Discurso no Senado Federal

PROVAVEL VOTAÇÃO DA EMENDA DA REELEIÇÃO NA PROXIMA QUARTA-FEIRA, QUE PROPICIARA A MANUTENÇÃO DO PRESIDENTE FERNANDO HENRIQUE NO PODER. REFLEXÕES SOBRE A ETICA E A DEMOCRACIA, A PROPOSITO DAS MUDANÇAS CONSTITUCIONAIS E DAS DENUNCIAS QUE ENVOLVEM A VENDA DE VOTOS POR DEPUTADOS FEDERAIS.

Autor
Lauro Campos (PT - Partido dos Trabalhadores/DF)
Nome completo: Lauro Álvares da Silva Campos
Casa
Senado Federal
Tipo
Discurso
Resumo por assunto
REFORMA CONSTITUCIONAL.:
  • PROVAVEL VOTAÇÃO DA EMENDA DA REELEIÇÃO NA PROXIMA QUARTA-FEIRA, QUE PROPICIARA A MANUTENÇÃO DO PRESIDENTE FERNANDO HENRIQUE NO PODER. REFLEXÕES SOBRE A ETICA E A DEMOCRACIA, A PROPOSITO DAS MUDANÇAS CONSTITUCIONAIS E DAS DENUNCIAS QUE ENVOLVEM A VENDA DE VOTOS POR DEPUTADOS FEDERAIS.
Aparteantes
Marina Silva.
Publicação
Publicação no DSF de 20/05/1997 - Página 10018
Assunto
Outros > REFORMA CONSTITUCIONAL.
Indexação
  • CRITICA, FALTA, ETICA, GOVERNO, PRETENSÃO, APROVAÇÃO, EMENDA CONSTITUCIONAL, REELEIÇÃO, CARGO PUBLICO, EXECUTIVO, MOTIVO, DESRESPEITO, CONSTITUIÇÃO FEDERAL, INSTITUIÇÃO DEMOCRATICA, ESTADO DE DIREITO, DEMOCRACIA.
  • QUESTIONAMENTO, ETICA, DEMOCRACIA, EXERCICIO, GOVERNO, EFEITO, DENUNCIA, CORRUPÇÃO PASSIVA, DEPUTADO FEDERAL, FAVORECIMENTO, APROVAÇÃO, EMENDA CONSTITUCIONAL, REELEIÇÃO.
  • DEFESA, APURAÇÃO, RESPONSABILIDADE, EXECUÇÃO, CORRUPÇÃO ATIVA, OBTENÇÃO, DEPUTADO FEDERAL, VOTO FAVORAVEL, APROVAÇÃO, EMENDA CONSTITUCIONAL, REELEIÇÃO.

O SR. LAURO CAMPOS (Bloco-PT-DF. Pronuncia o seguinte discurso. Sem revisão do orador.) - Sr. Presidente, Srªs e Srs. Senadores, deverá ocorrer na próxima quarta-feira talvez a mais importante das votações que os últimos anos viram neste plenário.

A preocupação manifestada por tantos Senadores a respeito deste processo de transformação da Constituição é de conquistas de garantia para que Sua Majestade, o Presidente da República, possa permanecer eticamente por vinte anos no poder. Vinte anos no poder!

Diante das instituições brasileiras, da história política, quando esse fato aparece como inédito, insólito, porque jamais algum presidente, por mais imodestos que pudessem ser os Presidentes da Velha República, ousou pretender romper a tradição iniciada na Constituição de 1891.

E só através da ruptura do quadro institucional, do desrespeito à Constituição, de golpes e de subterfúgios que culminaram, por exemplo, com a Constituição de 1937 que, antecipando-se à reeleição de Getúlio Vargas que ocorreria em 1938, acabou por perpetuar S. Exª, o ditador Getúlio Vargas, até 1945 no poder.

● **OBJETIVO DA TAREFA**:
No discurso sobre a emenda da reeleição, até que ano o orador diz que Getúlio Vargas foi perpetuado no poder?

● **DADOS FORNECIDOS**:
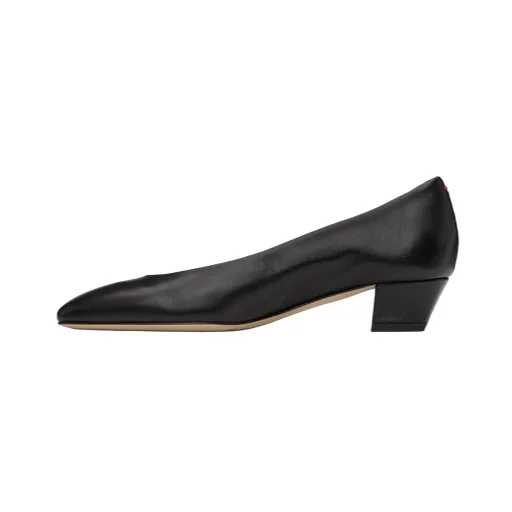 Helia Low-Cut Pumps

● **RESPOSTA ESCRITA**:
Até 1945.